Crocs has settled its trademark infringement lawsuit against Walmart.
In a notice of dismissal filed on Friday, the Broomfield, Colo.-based clog-maker said it had settled the matter with Walmart and dismissed its claims against the big-box store.
Crocs initially filed lawsuits against 21 companies in July 2021, which alleged infringement on its trademarks. The defendants included Walmart Inc., Loeffler Randall Inc. and Hobby Lobby Stores Inc., as well as many lesser-known companies that sell online — or wholesale to retailers such as Walmart.
“We are pleased to have reached a resolution,” Walmart said in a statement, declining to comment on the terms of the settlement.
Since the suits were filed last July, Crocs has settled with other individual parties, including Cape Robbin Inc, Fullbeauty Brands Inc., Yoki Fashion International LLC, Shoe-Nami Inc., PW Shoes Inc. and Loeffler Randall Inc., according to court filings.
A Crocs spokesperson said in a statement that the company was “pleased to have amicably resolved the matter” and declined to comment on any ongoing litigation with other parties.
“We can confirm that Crocs will continue to aggressively protect its trademarks and other intellectual property rights in the Crocs brand,” the spokesperson said. “We will not tolerate the infringement of our rights or those who try to free ride on the investments we have made in our brand.”

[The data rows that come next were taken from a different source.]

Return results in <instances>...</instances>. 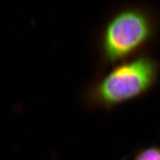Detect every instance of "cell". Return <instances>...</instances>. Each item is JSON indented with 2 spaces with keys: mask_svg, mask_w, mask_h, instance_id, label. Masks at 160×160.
<instances>
[{
  "mask_svg": "<svg viewBox=\"0 0 160 160\" xmlns=\"http://www.w3.org/2000/svg\"><path fill=\"white\" fill-rule=\"evenodd\" d=\"M159 73L157 62L141 54L116 65L88 89L86 102L91 107L112 108L137 99L155 85Z\"/></svg>",
  "mask_w": 160,
  "mask_h": 160,
  "instance_id": "cell-1",
  "label": "cell"
},
{
  "mask_svg": "<svg viewBox=\"0 0 160 160\" xmlns=\"http://www.w3.org/2000/svg\"><path fill=\"white\" fill-rule=\"evenodd\" d=\"M155 24L152 18L137 8L115 14L106 25L101 38L102 57L105 63L128 60L152 39Z\"/></svg>",
  "mask_w": 160,
  "mask_h": 160,
  "instance_id": "cell-2",
  "label": "cell"
},
{
  "mask_svg": "<svg viewBox=\"0 0 160 160\" xmlns=\"http://www.w3.org/2000/svg\"><path fill=\"white\" fill-rule=\"evenodd\" d=\"M133 160H160V148L150 146L139 150Z\"/></svg>",
  "mask_w": 160,
  "mask_h": 160,
  "instance_id": "cell-3",
  "label": "cell"
}]
</instances>
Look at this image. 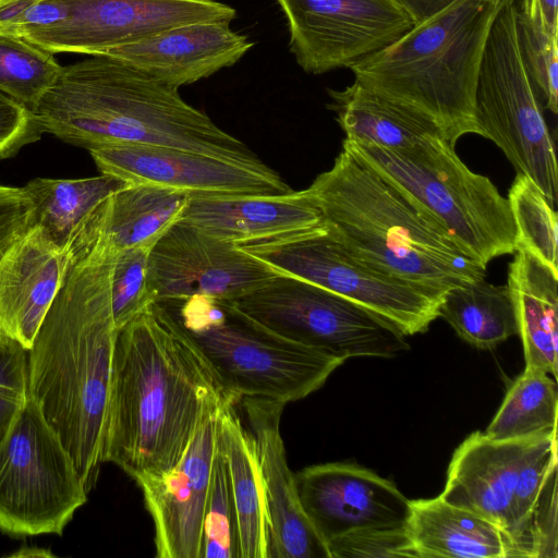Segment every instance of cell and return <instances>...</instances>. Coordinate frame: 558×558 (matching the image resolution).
Masks as SVG:
<instances>
[{"label": "cell", "mask_w": 558, "mask_h": 558, "mask_svg": "<svg viewBox=\"0 0 558 558\" xmlns=\"http://www.w3.org/2000/svg\"><path fill=\"white\" fill-rule=\"evenodd\" d=\"M230 401L178 316L155 302L117 331L102 462L132 478L166 472L205 416Z\"/></svg>", "instance_id": "cell-1"}, {"label": "cell", "mask_w": 558, "mask_h": 558, "mask_svg": "<svg viewBox=\"0 0 558 558\" xmlns=\"http://www.w3.org/2000/svg\"><path fill=\"white\" fill-rule=\"evenodd\" d=\"M114 251L99 238L71 267L27 350L29 398L58 434L89 489L102 463L117 327Z\"/></svg>", "instance_id": "cell-2"}, {"label": "cell", "mask_w": 558, "mask_h": 558, "mask_svg": "<svg viewBox=\"0 0 558 558\" xmlns=\"http://www.w3.org/2000/svg\"><path fill=\"white\" fill-rule=\"evenodd\" d=\"M32 112L43 133L87 150L161 146L270 168L245 143L185 102L177 87L104 56L62 66L59 80Z\"/></svg>", "instance_id": "cell-3"}, {"label": "cell", "mask_w": 558, "mask_h": 558, "mask_svg": "<svg viewBox=\"0 0 558 558\" xmlns=\"http://www.w3.org/2000/svg\"><path fill=\"white\" fill-rule=\"evenodd\" d=\"M304 193L320 210L328 234L375 269L438 295L485 279V267L344 149Z\"/></svg>", "instance_id": "cell-4"}, {"label": "cell", "mask_w": 558, "mask_h": 558, "mask_svg": "<svg viewBox=\"0 0 558 558\" xmlns=\"http://www.w3.org/2000/svg\"><path fill=\"white\" fill-rule=\"evenodd\" d=\"M506 0H456L349 70L390 106L422 120L452 146L482 135L475 118L480 65Z\"/></svg>", "instance_id": "cell-5"}, {"label": "cell", "mask_w": 558, "mask_h": 558, "mask_svg": "<svg viewBox=\"0 0 558 558\" xmlns=\"http://www.w3.org/2000/svg\"><path fill=\"white\" fill-rule=\"evenodd\" d=\"M557 434L514 440L470 435L439 495L500 529L513 557H557Z\"/></svg>", "instance_id": "cell-6"}, {"label": "cell", "mask_w": 558, "mask_h": 558, "mask_svg": "<svg viewBox=\"0 0 558 558\" xmlns=\"http://www.w3.org/2000/svg\"><path fill=\"white\" fill-rule=\"evenodd\" d=\"M342 149L376 172L483 267L515 252L508 199L487 177L471 171L445 138L403 150L344 138Z\"/></svg>", "instance_id": "cell-7"}, {"label": "cell", "mask_w": 558, "mask_h": 558, "mask_svg": "<svg viewBox=\"0 0 558 558\" xmlns=\"http://www.w3.org/2000/svg\"><path fill=\"white\" fill-rule=\"evenodd\" d=\"M165 304L238 403L246 398L283 404L303 399L343 363L266 329L229 302L194 296Z\"/></svg>", "instance_id": "cell-8"}, {"label": "cell", "mask_w": 558, "mask_h": 558, "mask_svg": "<svg viewBox=\"0 0 558 558\" xmlns=\"http://www.w3.org/2000/svg\"><path fill=\"white\" fill-rule=\"evenodd\" d=\"M518 4L506 0L492 24L477 76L475 118L481 136L493 141L555 208V145L522 53Z\"/></svg>", "instance_id": "cell-9"}, {"label": "cell", "mask_w": 558, "mask_h": 558, "mask_svg": "<svg viewBox=\"0 0 558 558\" xmlns=\"http://www.w3.org/2000/svg\"><path fill=\"white\" fill-rule=\"evenodd\" d=\"M87 492L69 451L29 398L0 439V530L60 535Z\"/></svg>", "instance_id": "cell-10"}, {"label": "cell", "mask_w": 558, "mask_h": 558, "mask_svg": "<svg viewBox=\"0 0 558 558\" xmlns=\"http://www.w3.org/2000/svg\"><path fill=\"white\" fill-rule=\"evenodd\" d=\"M229 303L266 329L343 362L357 356L395 357L410 348L405 336L379 315L286 275Z\"/></svg>", "instance_id": "cell-11"}, {"label": "cell", "mask_w": 558, "mask_h": 558, "mask_svg": "<svg viewBox=\"0 0 558 558\" xmlns=\"http://www.w3.org/2000/svg\"><path fill=\"white\" fill-rule=\"evenodd\" d=\"M280 275L308 281L372 311L404 336L439 317L444 295L390 276L353 257L325 225L270 242L239 246Z\"/></svg>", "instance_id": "cell-12"}, {"label": "cell", "mask_w": 558, "mask_h": 558, "mask_svg": "<svg viewBox=\"0 0 558 558\" xmlns=\"http://www.w3.org/2000/svg\"><path fill=\"white\" fill-rule=\"evenodd\" d=\"M290 50L310 74L350 69L415 24L398 0H277Z\"/></svg>", "instance_id": "cell-13"}, {"label": "cell", "mask_w": 558, "mask_h": 558, "mask_svg": "<svg viewBox=\"0 0 558 558\" xmlns=\"http://www.w3.org/2000/svg\"><path fill=\"white\" fill-rule=\"evenodd\" d=\"M280 275L234 243L181 219L151 247L148 282L156 302L194 296L231 302Z\"/></svg>", "instance_id": "cell-14"}, {"label": "cell", "mask_w": 558, "mask_h": 558, "mask_svg": "<svg viewBox=\"0 0 558 558\" xmlns=\"http://www.w3.org/2000/svg\"><path fill=\"white\" fill-rule=\"evenodd\" d=\"M66 16L22 37L52 53L99 56L171 27L229 24L235 10L215 0H66Z\"/></svg>", "instance_id": "cell-15"}, {"label": "cell", "mask_w": 558, "mask_h": 558, "mask_svg": "<svg viewBox=\"0 0 558 558\" xmlns=\"http://www.w3.org/2000/svg\"><path fill=\"white\" fill-rule=\"evenodd\" d=\"M100 173L195 195H276L293 190L268 168L246 167L184 149L120 145L88 150Z\"/></svg>", "instance_id": "cell-16"}, {"label": "cell", "mask_w": 558, "mask_h": 558, "mask_svg": "<svg viewBox=\"0 0 558 558\" xmlns=\"http://www.w3.org/2000/svg\"><path fill=\"white\" fill-rule=\"evenodd\" d=\"M294 478L302 509L326 544L357 530L407 526L411 500L367 469L326 463Z\"/></svg>", "instance_id": "cell-17"}, {"label": "cell", "mask_w": 558, "mask_h": 558, "mask_svg": "<svg viewBox=\"0 0 558 558\" xmlns=\"http://www.w3.org/2000/svg\"><path fill=\"white\" fill-rule=\"evenodd\" d=\"M223 405L205 416L173 468L134 477L154 521L158 558H201L204 511L217 449V422Z\"/></svg>", "instance_id": "cell-18"}, {"label": "cell", "mask_w": 558, "mask_h": 558, "mask_svg": "<svg viewBox=\"0 0 558 558\" xmlns=\"http://www.w3.org/2000/svg\"><path fill=\"white\" fill-rule=\"evenodd\" d=\"M255 441L269 524L268 558H330L299 500L294 474L288 465L280 418L286 404L242 399Z\"/></svg>", "instance_id": "cell-19"}, {"label": "cell", "mask_w": 558, "mask_h": 558, "mask_svg": "<svg viewBox=\"0 0 558 558\" xmlns=\"http://www.w3.org/2000/svg\"><path fill=\"white\" fill-rule=\"evenodd\" d=\"M253 45L229 24L202 22L163 29L99 56L179 88L232 66Z\"/></svg>", "instance_id": "cell-20"}, {"label": "cell", "mask_w": 558, "mask_h": 558, "mask_svg": "<svg viewBox=\"0 0 558 558\" xmlns=\"http://www.w3.org/2000/svg\"><path fill=\"white\" fill-rule=\"evenodd\" d=\"M76 260L33 225L0 257V332L28 350Z\"/></svg>", "instance_id": "cell-21"}, {"label": "cell", "mask_w": 558, "mask_h": 558, "mask_svg": "<svg viewBox=\"0 0 558 558\" xmlns=\"http://www.w3.org/2000/svg\"><path fill=\"white\" fill-rule=\"evenodd\" d=\"M182 219L238 246L270 242L324 223L304 190L276 195L190 196Z\"/></svg>", "instance_id": "cell-22"}, {"label": "cell", "mask_w": 558, "mask_h": 558, "mask_svg": "<svg viewBox=\"0 0 558 558\" xmlns=\"http://www.w3.org/2000/svg\"><path fill=\"white\" fill-rule=\"evenodd\" d=\"M111 174L81 179L35 178L23 190L33 204L36 225L74 260L86 255L101 236L107 199L128 186Z\"/></svg>", "instance_id": "cell-23"}, {"label": "cell", "mask_w": 558, "mask_h": 558, "mask_svg": "<svg viewBox=\"0 0 558 558\" xmlns=\"http://www.w3.org/2000/svg\"><path fill=\"white\" fill-rule=\"evenodd\" d=\"M407 530L420 558L513 557L511 542L500 529L439 496L411 500Z\"/></svg>", "instance_id": "cell-24"}, {"label": "cell", "mask_w": 558, "mask_h": 558, "mask_svg": "<svg viewBox=\"0 0 558 558\" xmlns=\"http://www.w3.org/2000/svg\"><path fill=\"white\" fill-rule=\"evenodd\" d=\"M509 265L510 290L521 337L525 367L557 377L558 272L524 248H517Z\"/></svg>", "instance_id": "cell-25"}, {"label": "cell", "mask_w": 558, "mask_h": 558, "mask_svg": "<svg viewBox=\"0 0 558 558\" xmlns=\"http://www.w3.org/2000/svg\"><path fill=\"white\" fill-rule=\"evenodd\" d=\"M226 403L218 415L217 437L226 459L236 511L241 558H268L269 524L255 441Z\"/></svg>", "instance_id": "cell-26"}, {"label": "cell", "mask_w": 558, "mask_h": 558, "mask_svg": "<svg viewBox=\"0 0 558 558\" xmlns=\"http://www.w3.org/2000/svg\"><path fill=\"white\" fill-rule=\"evenodd\" d=\"M190 196L155 184H129L107 199L101 238L116 252L151 248L182 219Z\"/></svg>", "instance_id": "cell-27"}, {"label": "cell", "mask_w": 558, "mask_h": 558, "mask_svg": "<svg viewBox=\"0 0 558 558\" xmlns=\"http://www.w3.org/2000/svg\"><path fill=\"white\" fill-rule=\"evenodd\" d=\"M328 93L329 108L347 140L403 150L442 137L428 123L390 106L355 81L342 90Z\"/></svg>", "instance_id": "cell-28"}, {"label": "cell", "mask_w": 558, "mask_h": 558, "mask_svg": "<svg viewBox=\"0 0 558 558\" xmlns=\"http://www.w3.org/2000/svg\"><path fill=\"white\" fill-rule=\"evenodd\" d=\"M442 317L468 343L489 349L518 333L514 303L507 284L485 279L446 291L439 305Z\"/></svg>", "instance_id": "cell-29"}, {"label": "cell", "mask_w": 558, "mask_h": 558, "mask_svg": "<svg viewBox=\"0 0 558 558\" xmlns=\"http://www.w3.org/2000/svg\"><path fill=\"white\" fill-rule=\"evenodd\" d=\"M557 415L556 381L545 372L525 367L484 434L494 440L557 434Z\"/></svg>", "instance_id": "cell-30"}, {"label": "cell", "mask_w": 558, "mask_h": 558, "mask_svg": "<svg viewBox=\"0 0 558 558\" xmlns=\"http://www.w3.org/2000/svg\"><path fill=\"white\" fill-rule=\"evenodd\" d=\"M54 53L24 37L0 33V92L31 111L57 83Z\"/></svg>", "instance_id": "cell-31"}, {"label": "cell", "mask_w": 558, "mask_h": 558, "mask_svg": "<svg viewBox=\"0 0 558 558\" xmlns=\"http://www.w3.org/2000/svg\"><path fill=\"white\" fill-rule=\"evenodd\" d=\"M507 199L515 227V250L524 248L558 272L557 213L548 198L530 178L517 173Z\"/></svg>", "instance_id": "cell-32"}, {"label": "cell", "mask_w": 558, "mask_h": 558, "mask_svg": "<svg viewBox=\"0 0 558 558\" xmlns=\"http://www.w3.org/2000/svg\"><path fill=\"white\" fill-rule=\"evenodd\" d=\"M519 36L525 64L546 109H558V32L550 29L537 0H519Z\"/></svg>", "instance_id": "cell-33"}, {"label": "cell", "mask_w": 558, "mask_h": 558, "mask_svg": "<svg viewBox=\"0 0 558 558\" xmlns=\"http://www.w3.org/2000/svg\"><path fill=\"white\" fill-rule=\"evenodd\" d=\"M201 558H241L236 511L218 437L204 511Z\"/></svg>", "instance_id": "cell-34"}, {"label": "cell", "mask_w": 558, "mask_h": 558, "mask_svg": "<svg viewBox=\"0 0 558 558\" xmlns=\"http://www.w3.org/2000/svg\"><path fill=\"white\" fill-rule=\"evenodd\" d=\"M149 247L114 251L110 286L112 314L117 329L156 302L148 282Z\"/></svg>", "instance_id": "cell-35"}, {"label": "cell", "mask_w": 558, "mask_h": 558, "mask_svg": "<svg viewBox=\"0 0 558 558\" xmlns=\"http://www.w3.org/2000/svg\"><path fill=\"white\" fill-rule=\"evenodd\" d=\"M28 399L27 350L0 332V439Z\"/></svg>", "instance_id": "cell-36"}, {"label": "cell", "mask_w": 558, "mask_h": 558, "mask_svg": "<svg viewBox=\"0 0 558 558\" xmlns=\"http://www.w3.org/2000/svg\"><path fill=\"white\" fill-rule=\"evenodd\" d=\"M327 546L330 558L418 557L407 526L357 530L329 542Z\"/></svg>", "instance_id": "cell-37"}, {"label": "cell", "mask_w": 558, "mask_h": 558, "mask_svg": "<svg viewBox=\"0 0 558 558\" xmlns=\"http://www.w3.org/2000/svg\"><path fill=\"white\" fill-rule=\"evenodd\" d=\"M43 134L34 113L0 92V160L16 156Z\"/></svg>", "instance_id": "cell-38"}, {"label": "cell", "mask_w": 558, "mask_h": 558, "mask_svg": "<svg viewBox=\"0 0 558 558\" xmlns=\"http://www.w3.org/2000/svg\"><path fill=\"white\" fill-rule=\"evenodd\" d=\"M33 204L23 187L0 184V257L32 225Z\"/></svg>", "instance_id": "cell-39"}, {"label": "cell", "mask_w": 558, "mask_h": 558, "mask_svg": "<svg viewBox=\"0 0 558 558\" xmlns=\"http://www.w3.org/2000/svg\"><path fill=\"white\" fill-rule=\"evenodd\" d=\"M41 0H0V33L23 36L39 23Z\"/></svg>", "instance_id": "cell-40"}, {"label": "cell", "mask_w": 558, "mask_h": 558, "mask_svg": "<svg viewBox=\"0 0 558 558\" xmlns=\"http://www.w3.org/2000/svg\"><path fill=\"white\" fill-rule=\"evenodd\" d=\"M407 13L411 16L414 24H420L445 8L449 7L456 0H398Z\"/></svg>", "instance_id": "cell-41"}, {"label": "cell", "mask_w": 558, "mask_h": 558, "mask_svg": "<svg viewBox=\"0 0 558 558\" xmlns=\"http://www.w3.org/2000/svg\"><path fill=\"white\" fill-rule=\"evenodd\" d=\"M548 27L558 32L557 0H537Z\"/></svg>", "instance_id": "cell-42"}, {"label": "cell", "mask_w": 558, "mask_h": 558, "mask_svg": "<svg viewBox=\"0 0 558 558\" xmlns=\"http://www.w3.org/2000/svg\"><path fill=\"white\" fill-rule=\"evenodd\" d=\"M12 556H51V553H46L45 550H43V548L27 547L22 548L19 553H14Z\"/></svg>", "instance_id": "cell-43"}]
</instances>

These suits, which were initially filed across several U.S. District Courts, are certainly not Crocs’ first legal battles. Recognized for its lightweight clogs, Crocs, which was named FN’s 2020 Brand of the Year, has actively sought to protect against alleged copycats.
In June 2021, Crocs filed a complaint to the United States International Trade Commission (USITC) requesting an investigation into the unlawful import and sale of allegedly infringing footwear.
The brand also achieved a long-sought victory in September 2019, when the U.S. Patent and Trademark Office’s Patent Trial and Appeal Board held that the design patent for the Classic Crocs clog was valid. The patent had previously been rejected three times by the USPTO after a dispute was filed by one of Crocs’ competitors, USA Dawgs.
In June, Crocs filed a suit against Daiso, a popular Japanese dollar store with locations throughout the U.S., accusing it of copying its designs.